Stated exercise. Reproduce the stretch of the items from the line containing "From this image, can" through the end of the items, character for character.

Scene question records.
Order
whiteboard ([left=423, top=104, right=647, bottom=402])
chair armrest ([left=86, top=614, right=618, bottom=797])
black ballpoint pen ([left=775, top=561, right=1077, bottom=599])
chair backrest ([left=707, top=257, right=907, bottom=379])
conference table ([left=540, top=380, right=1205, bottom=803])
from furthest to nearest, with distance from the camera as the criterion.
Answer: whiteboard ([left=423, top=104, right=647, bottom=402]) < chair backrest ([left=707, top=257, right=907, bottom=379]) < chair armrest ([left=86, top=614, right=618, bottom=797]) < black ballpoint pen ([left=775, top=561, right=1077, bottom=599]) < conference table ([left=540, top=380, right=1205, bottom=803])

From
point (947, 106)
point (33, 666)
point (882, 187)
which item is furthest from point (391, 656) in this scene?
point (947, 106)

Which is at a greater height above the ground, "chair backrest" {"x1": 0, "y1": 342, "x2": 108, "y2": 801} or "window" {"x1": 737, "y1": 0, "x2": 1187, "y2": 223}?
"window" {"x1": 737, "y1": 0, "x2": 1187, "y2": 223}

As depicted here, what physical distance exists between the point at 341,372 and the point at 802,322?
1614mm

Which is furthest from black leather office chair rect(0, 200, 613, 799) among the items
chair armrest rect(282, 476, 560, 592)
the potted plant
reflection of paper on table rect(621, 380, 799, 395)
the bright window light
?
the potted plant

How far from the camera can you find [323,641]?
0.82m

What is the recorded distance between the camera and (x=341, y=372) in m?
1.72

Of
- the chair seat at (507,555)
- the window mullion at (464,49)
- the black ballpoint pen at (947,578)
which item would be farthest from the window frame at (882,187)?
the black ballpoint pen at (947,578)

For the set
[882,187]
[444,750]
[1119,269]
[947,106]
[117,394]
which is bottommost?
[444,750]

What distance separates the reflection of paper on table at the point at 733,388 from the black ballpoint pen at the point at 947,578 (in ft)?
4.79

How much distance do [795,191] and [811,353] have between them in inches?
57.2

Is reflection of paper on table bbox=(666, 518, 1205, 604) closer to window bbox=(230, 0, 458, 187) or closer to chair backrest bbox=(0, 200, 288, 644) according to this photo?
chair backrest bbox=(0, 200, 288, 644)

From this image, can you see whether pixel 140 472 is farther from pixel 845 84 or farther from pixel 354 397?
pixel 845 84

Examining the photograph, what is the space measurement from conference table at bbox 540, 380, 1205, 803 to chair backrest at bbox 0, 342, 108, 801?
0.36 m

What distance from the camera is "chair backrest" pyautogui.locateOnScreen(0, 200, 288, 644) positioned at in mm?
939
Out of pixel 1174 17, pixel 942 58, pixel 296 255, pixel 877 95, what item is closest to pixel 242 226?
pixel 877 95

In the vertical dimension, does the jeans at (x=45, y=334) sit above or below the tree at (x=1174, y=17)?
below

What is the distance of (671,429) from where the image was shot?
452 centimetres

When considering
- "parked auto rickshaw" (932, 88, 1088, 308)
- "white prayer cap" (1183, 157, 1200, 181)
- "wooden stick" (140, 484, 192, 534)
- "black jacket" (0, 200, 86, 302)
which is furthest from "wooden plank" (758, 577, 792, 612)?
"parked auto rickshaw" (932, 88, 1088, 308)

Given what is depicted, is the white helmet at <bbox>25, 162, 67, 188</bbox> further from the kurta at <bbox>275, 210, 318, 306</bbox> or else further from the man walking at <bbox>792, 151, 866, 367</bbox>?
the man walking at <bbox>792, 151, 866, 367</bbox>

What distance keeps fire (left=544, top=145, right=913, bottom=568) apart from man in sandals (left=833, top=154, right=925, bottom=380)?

Task result.
From this image, can you see whether pixel 140 472 is farther from pixel 845 84 or farther from pixel 354 397?
pixel 845 84

Examining the photograph, what is the space measurement from conference table at bbox 540, 380, 1205, 803 to chair backrest at bbox 0, 342, 108, 801?
0.36 m

What distance from the camera is "chair backrest" pyautogui.locateOnScreen(0, 200, 288, 644) positioned at in mm?
939
Out of pixel 1174 17, pixel 942 58, pixel 296 255, pixel 877 95, what item is closest to pixel 242 226?
pixel 877 95

In the vertical dimension, does the jeans at (x=45, y=334) sit above or below the tree at (x=1174, y=17)?
below

What is the distance of (671,429) from where the image was shot?
452 centimetres

When considering
- "parked auto rickshaw" (932, 88, 1088, 308)
- "white prayer cap" (1183, 157, 1200, 181)
- "wooden stick" (140, 484, 192, 534)
- "black jacket" (0, 200, 86, 302)
which is furthest from "wooden plank" (758, 577, 792, 612)?
"parked auto rickshaw" (932, 88, 1088, 308)

Given what is depicted, is the white helmet at <bbox>25, 162, 67, 188</bbox> further from the kurta at <bbox>275, 210, 318, 306</bbox> or else further from the man walking at <bbox>792, 151, 866, 367</bbox>?
the man walking at <bbox>792, 151, 866, 367</bbox>

What distance keeps fire (left=544, top=145, right=913, bottom=568) apart from man in sandals (left=833, top=154, right=925, bottom=380)?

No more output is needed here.